● Document passage

Categories and Subject Descriptors
B.7.2 [Hardware]: Design Aids
General Terms:
Design, Reliability
Keywords
Thermal model, Temperature-aware Design, Register File
1. INTRODUCTION
Peak power dissipation and the resulting temperature rise have
become a limiting factor to microprocessor performance and a
significant component of its cost. Expensive packaging and heat
removal solutions are needed to achieve acceptable substrate and
interconnect temperatures in high-performance microprocessors.
Current thermal solutions are designed to limit the peak processor
power dissipation to ensure its reliable operation under worst-case
scenarios. However, the peak processor power and ensuing peak
temperature are hardly ever observed. Dynamic thermal
management (DTM) has been proposed as a class of micro-
architectural solutions and software strategies to achieve the
highest processor performance under a peak temperature limit.
Most DTM methods are reactive due to the complex nature of
temperature variation in a processor; when a certain triggering
temperature is reached, DTM mechanisms become operational.

● Dataset extract
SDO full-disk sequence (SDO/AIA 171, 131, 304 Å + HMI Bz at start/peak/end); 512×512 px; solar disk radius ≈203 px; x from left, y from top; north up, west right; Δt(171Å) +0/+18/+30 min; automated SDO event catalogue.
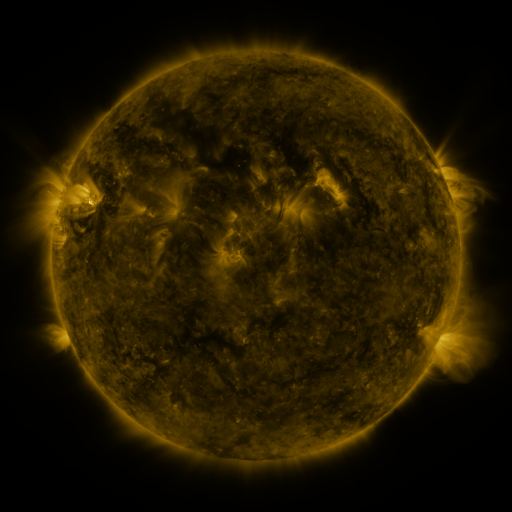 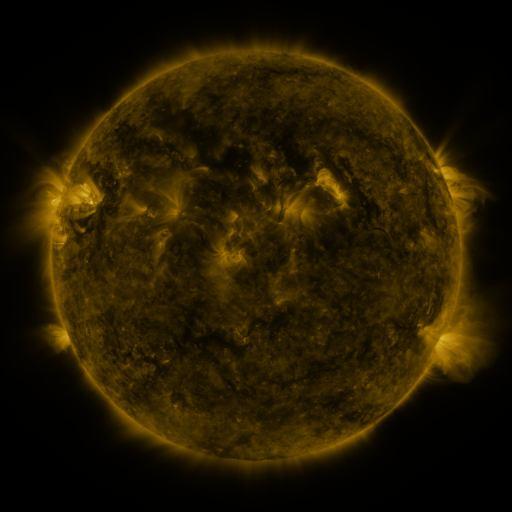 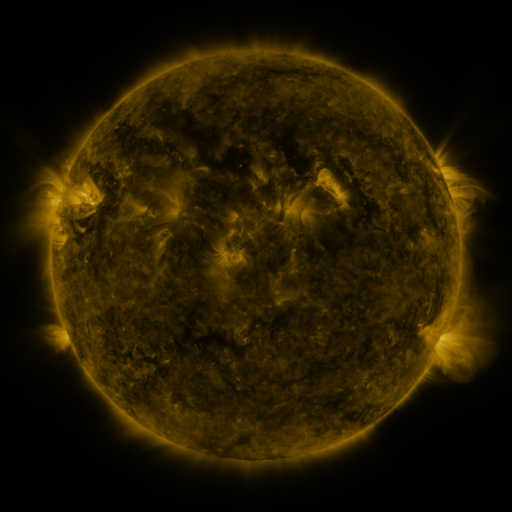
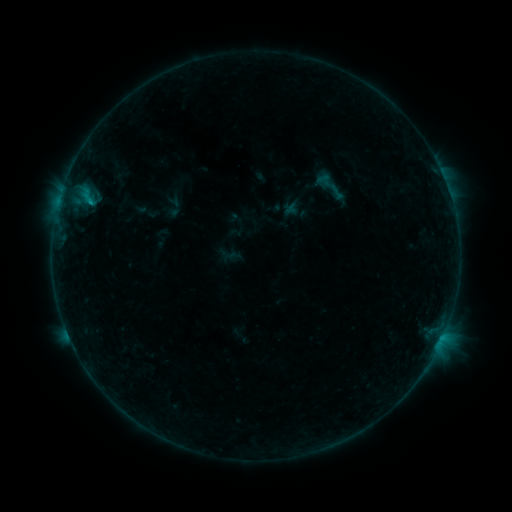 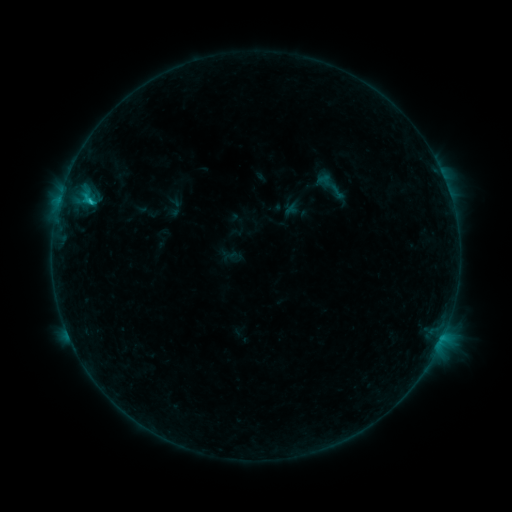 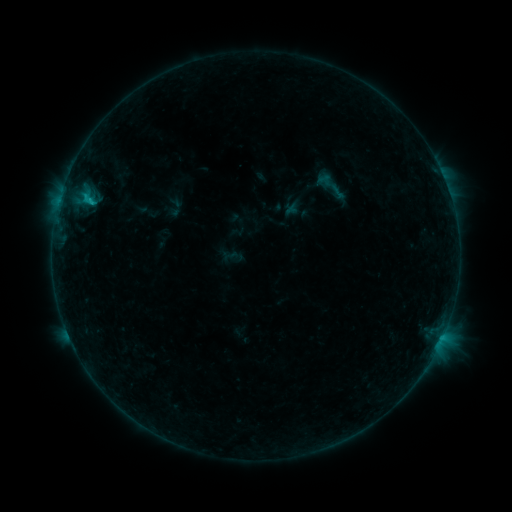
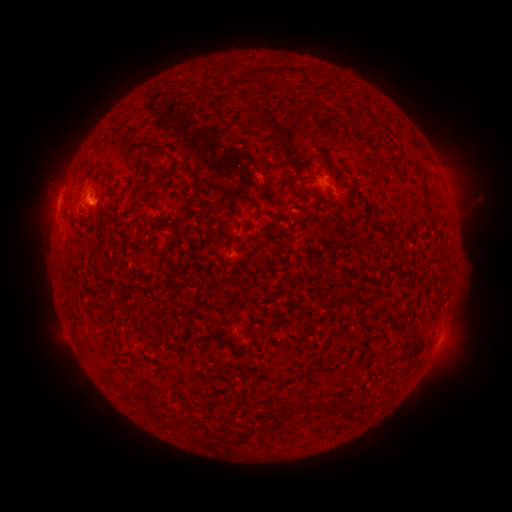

● What is asked
Carry on the introduction about dynamic thermal management in microprocessors, starting right after its last sentence. The listing has nothing to do with what is asked here.

● Right answer
For example, in [1], Skadron et al. introduced a number of DTM
methods such as temperature driven frequency scaling, localized
toggling and computation migration to spare hardware units. The
same authors presented a hybrid DTM technique that combines
fetch gating and dynamic voltage scaling (DVS) in [2]. Reference
[3] described a feedback control theory based DTM method,
which determines the aggressiveness of the DTM methods based
on the distance of triggering temperature from the emergency
temperature. Recently, reference
[4] introduced a predictive DTM
method for multi-media applications whereby instruction window
resizing and switching among active functional blocks were
utilized to achieve the desired temperature control. All of these
methods characterize and/or predict the thermal behavior of a
processor typically on a functional block basis, calculate the
power density of functional blocks within a fixed time period, and
apply their temperature control policies as needed.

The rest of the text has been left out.